Para compreender a extensão e influência dos mangás no Japão e mundo afora, precisamos retomar um pouco do contexto histórico e social ao qual emergiu essa arte. 
Mangá Mujirushi de Urasawa, desenhado especialmente para exposição no Louvre

CONTEXTO HISTÓRICO 

Após os consequentes impactos econômicos, sociais e morais, reflexos da participação dos japoneses na segunda guerra mundial, ocorreu a necessidade da nação de reerguer o seu povo em prol de uma sociedade mais humanista, em um apelo ao bem comum . Nesse contexto, surgem as primeiras publicações de mangás em busca do resgate de valores e esperanças. Em princípio as narrativas eram voltadas ao público infantil e enfatizavam temas como: sonhos, amizade, cooperação, liberdade, através de alegres aventuras. Esse tom “Disney” não é apenas uma coincidência. O grande Osamu Tezuka, conhecido como o “Deus” dos mangás, por sua contribuição revolucionária no gênero, destaca ter inspirado seu estilo de desenho e narrativas nas animações de Walt Disney. Sua técnica apresentava novas características, como os marcantes olhos grandes e arredondados, o uso de onomatopeias e narrativas sequenciais cinematográficas, que contribuíram para retomada no ânimo e espírito da nação japonesa. 

 “Por que os filmes americanos são tão diferentes dos japoneses? Como eu posso desenhar quadrinhos que façam as pessoas rir, chorar e se emocionar como aquele filme? ’’. 

 Tezuka O.

A esquerda Naoki Urasawa e a direita Ozamu Tesuka


Somente mais tarde no final da década de 1950, surgem narrativas de teor adulto, com temáticas políticas e críticas sociais. Essa nova leva de artistas passaram a produzir mangás mais desafiadores e dramáticos que refletiam as desilusões do período pós-guerra e o conflito étnico nacionalista. Atualmente os mangás possuem um mercado consolidado na terra do sol nascente, lá as publicações são semanais, divididas por capítulos e publicadas por revistas específicas, que trazem ao leitor diversas histórias. Somente após certo sucesso e interesse são compilados em volumes encadernados, tais como estamos acostumados no Brasil.

PEDIDOS:
A: Transcreva palavra por palavra o trecho do texto sobre a história dos mangás que vai de "Somente mais tarde" até "acostumados no Brasil.".
B: Escreva a continuação do texto sobre a história dos mangás, começando logo depois da última frase.
Os registros vêm de uma fonte diferente da do texto.

INFORMAÇÕES EXIBIDAS:
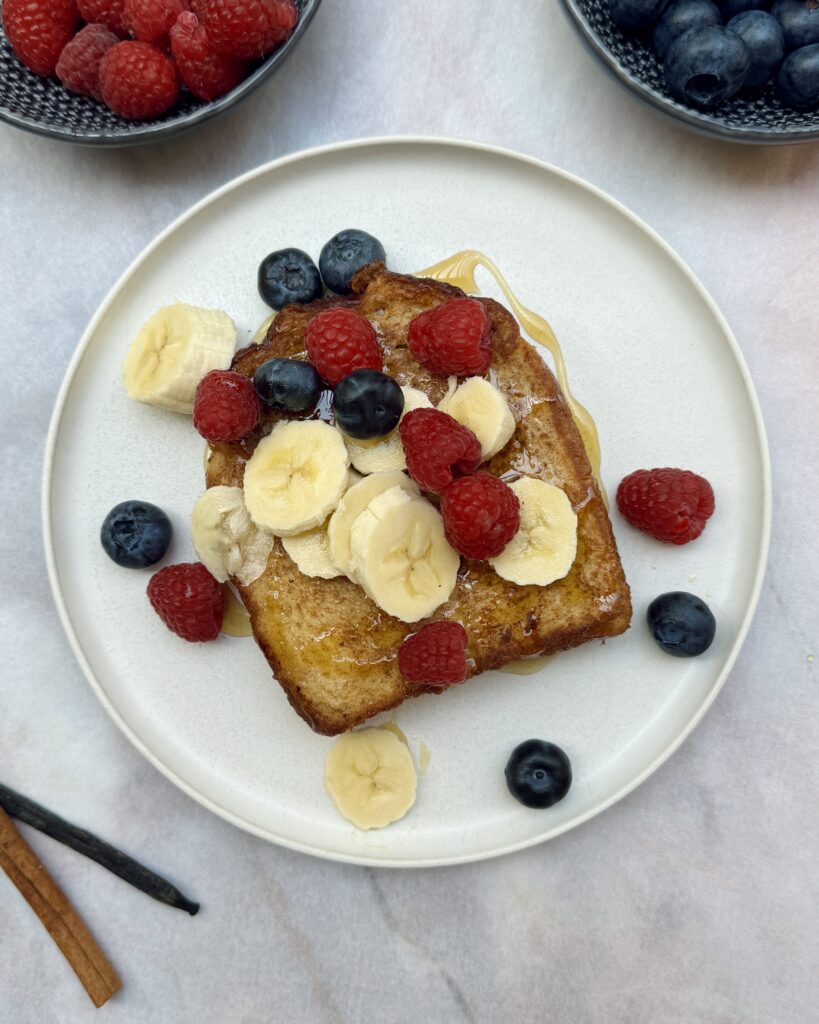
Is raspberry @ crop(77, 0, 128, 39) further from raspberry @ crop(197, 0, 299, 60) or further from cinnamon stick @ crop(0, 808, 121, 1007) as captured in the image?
cinnamon stick @ crop(0, 808, 121, 1007)

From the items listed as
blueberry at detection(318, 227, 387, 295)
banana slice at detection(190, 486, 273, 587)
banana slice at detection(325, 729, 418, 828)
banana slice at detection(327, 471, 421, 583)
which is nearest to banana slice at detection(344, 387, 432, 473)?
banana slice at detection(327, 471, 421, 583)

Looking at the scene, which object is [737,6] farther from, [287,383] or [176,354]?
[176,354]

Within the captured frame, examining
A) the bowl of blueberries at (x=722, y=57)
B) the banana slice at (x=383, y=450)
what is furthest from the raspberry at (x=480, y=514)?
the bowl of blueberries at (x=722, y=57)

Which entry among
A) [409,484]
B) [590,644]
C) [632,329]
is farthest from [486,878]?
[632,329]

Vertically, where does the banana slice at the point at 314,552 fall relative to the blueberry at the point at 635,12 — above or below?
below

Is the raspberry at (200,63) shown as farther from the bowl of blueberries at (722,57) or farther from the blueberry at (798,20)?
the blueberry at (798,20)

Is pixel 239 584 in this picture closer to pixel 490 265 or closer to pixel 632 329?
pixel 490 265

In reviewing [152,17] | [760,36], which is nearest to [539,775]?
[760,36]
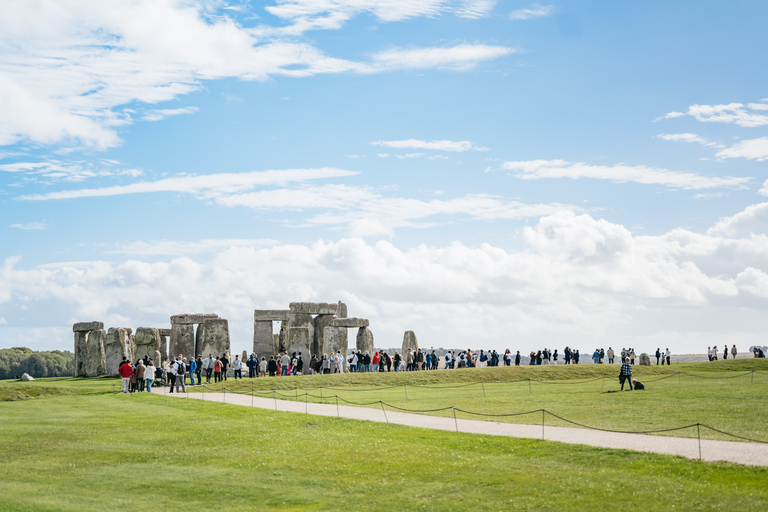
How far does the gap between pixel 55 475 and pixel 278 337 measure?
28.2 metres

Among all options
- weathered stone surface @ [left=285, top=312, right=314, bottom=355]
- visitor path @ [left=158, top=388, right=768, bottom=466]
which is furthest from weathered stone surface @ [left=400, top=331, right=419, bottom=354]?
visitor path @ [left=158, top=388, right=768, bottom=466]

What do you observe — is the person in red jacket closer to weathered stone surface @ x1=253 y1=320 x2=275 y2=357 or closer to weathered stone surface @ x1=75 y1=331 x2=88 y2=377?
weathered stone surface @ x1=253 y1=320 x2=275 y2=357

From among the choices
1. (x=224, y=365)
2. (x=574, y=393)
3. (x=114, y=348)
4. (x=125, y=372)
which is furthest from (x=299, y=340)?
(x=574, y=393)

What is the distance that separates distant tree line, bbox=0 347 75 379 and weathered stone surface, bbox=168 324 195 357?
41.6 meters

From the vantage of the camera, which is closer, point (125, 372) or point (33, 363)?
point (125, 372)

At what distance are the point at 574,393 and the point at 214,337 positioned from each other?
1970cm

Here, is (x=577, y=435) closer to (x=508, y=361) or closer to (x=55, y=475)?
(x=55, y=475)

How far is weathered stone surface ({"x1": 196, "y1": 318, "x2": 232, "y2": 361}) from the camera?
38.6 m

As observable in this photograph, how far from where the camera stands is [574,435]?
16.1m

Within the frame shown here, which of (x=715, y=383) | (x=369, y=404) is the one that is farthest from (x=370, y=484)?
(x=715, y=383)

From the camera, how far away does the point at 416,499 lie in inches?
460

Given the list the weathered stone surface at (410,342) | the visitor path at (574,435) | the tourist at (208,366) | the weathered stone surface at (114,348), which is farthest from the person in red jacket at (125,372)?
the weathered stone surface at (410,342)

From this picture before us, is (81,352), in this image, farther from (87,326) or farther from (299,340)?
(299,340)

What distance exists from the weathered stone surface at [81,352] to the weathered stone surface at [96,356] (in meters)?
0.69
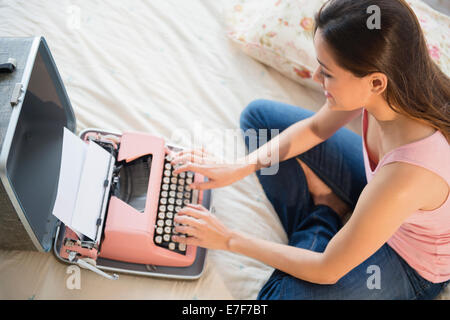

TAREFAS RESOLVIDAS:
A:
Somente mais tarde no final da década de 1950, surgem narrativas de teor adulto, com temáticas políticas e críticas sociais. Essa nova leva de artistas passaram a produzir mangás mais desafiadores e dramáticos que refletiam as desilusões do período pós-guerra e o conflito étnico nacionalista. Atualmente os mangás possuem um mercado consolidado na terra do sol nascente, lá as publicações são semanais, divididas por capítulos e publicadas por revistas específicas, que trazem ao leitor diversas histórias. Somente após certo sucesso e interesse são compilados em volumes encadernados, tais como estamos acostumados no Brasil.

B:
O público alvo é extremamente variado, são produzidos mangás em diversas categorias, desde o infantil ao adulto, temas que se estendem a ficção, aventura, dramas, esportes, ação, colegial, LGBT, eróticos, terror. Sempre com traços característicos japoneses que enfatizam o relacionamento afetivo do consumidor em uma identificação direta com o produto. 
A esquerda a Obra a Princesa e o Cavaleiro e a Direita a obra Lobo Solitário. 

DIFERENÇAS E CARACTERÍSTICAS

A forma e a estética dos quadrinhos japoneses, envolvem uma expressão única, que dá margens a uma dinâmica fantasiosa e exploratória. Esse espírito, tão enraizado, é representado pelo significado da própria palavra, união de dois ideogramas japoneses. 

 “Man” 漫 tem um significado primário de “involuntário” e secundariamente “moralmente corrupto”. Já o ideograma “Ga” 画 significa imagens. 

Os mangás atuam no campo visual de representações, podem ser compreendidos em sua essência como “imagens involuntárias”, rascunhos livres e inconscientes, que expressam situações excêntricas da sociedade. A característica iconográfica desse estilo, difere do modelo americano, nesses o layout enfatiza a importância dos quadros individuais, prendendo a atenção do leitor aos detalhes e o diálogo envolvido. Os quadrinhos japoneses pelo contrário, tem característica fluida, devido a ausência de diálogos extensos e elaborações textuais. 
A dinâmica de leitura e diagramação priorizam menos quadros por páginas, o layout incentiva o leitor a mudar as páginas rapidamente, entrando no ritmo da narrativa, o leitor “devora” a história, repleta de elementos em movimento e expressões faciais. Há maior variedade de códigos visuais que destacam o estado emocional dos personagens, deixando o elemento textual em segundo plano. Ler mangás é dialogar com imagens. Um exemplo é o uso de onomatopeias para transmitir sons, emoções, e situações, sem a necessidade de explicações sobre, onde a imagem fala por si. Destarte apesar de pouco ênfase dialogal, as histórias mantém a riqueza em seu elemento narrativo pela continuidade cronológica da obra. 
A esquerda uma HQ americana da Viúva Negra, A direita a obra em mangá Akira.

Os enredos possuem início, meio e fim, bem definidos, com elementos narrativos típicos de produções cinematográficas, que contém a apresentação, desenvolvimento e conclusão da obra. Algumas publicações são tão extensas que levam anos para serem terminadas, como no caso de One Piece e Naruto, que atravessam gerações. O leitor nesse caso pode então acompanhar a evolução dos personagens ao longo dos anos, o público cresce junto a obra, que se torna presente no cotidiano. 

ARTE E CULTURA 

Em resumo três os pilares de um Mangás: imagens sequenciais, caixas de fala, e onomatopeias. Suas características principais: ênfase em expressões, diálogos menos extensos e representações socioculturais. 
   A Esquerda o mangá Eyeshield 21, a Direita o icônico mangá de Dragon Ball.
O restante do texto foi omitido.